→ **Task item**
Copy every line of the data below exactly as given, except for the pictures.

BEGIN Data below

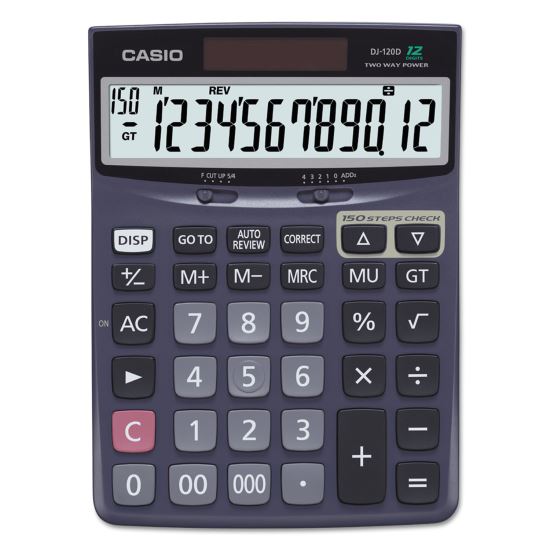 DJ120D Calculator, 12-Digit LCD1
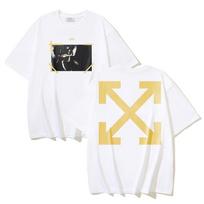 Off-White 2026 vasaros nauji angelo, Caravaggio, strėlės paveikslo trumpomis rankovėmis marškinėliai vyrams ir moterims S
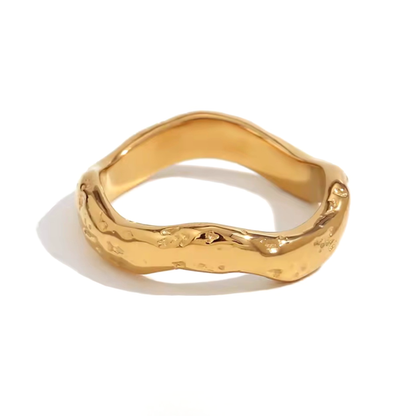 Ripple Gold Ring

END Data below

→ **Solution to this problem**
 DJ120D Calculator, 12-Digit LCD1
 Off-White 2026 vasaros nauji angelo, Caravaggio, strėlės paveikslo trumpomis rankovėmis marškinėliai vyrams ir moterims S
 Ripple Gold Ring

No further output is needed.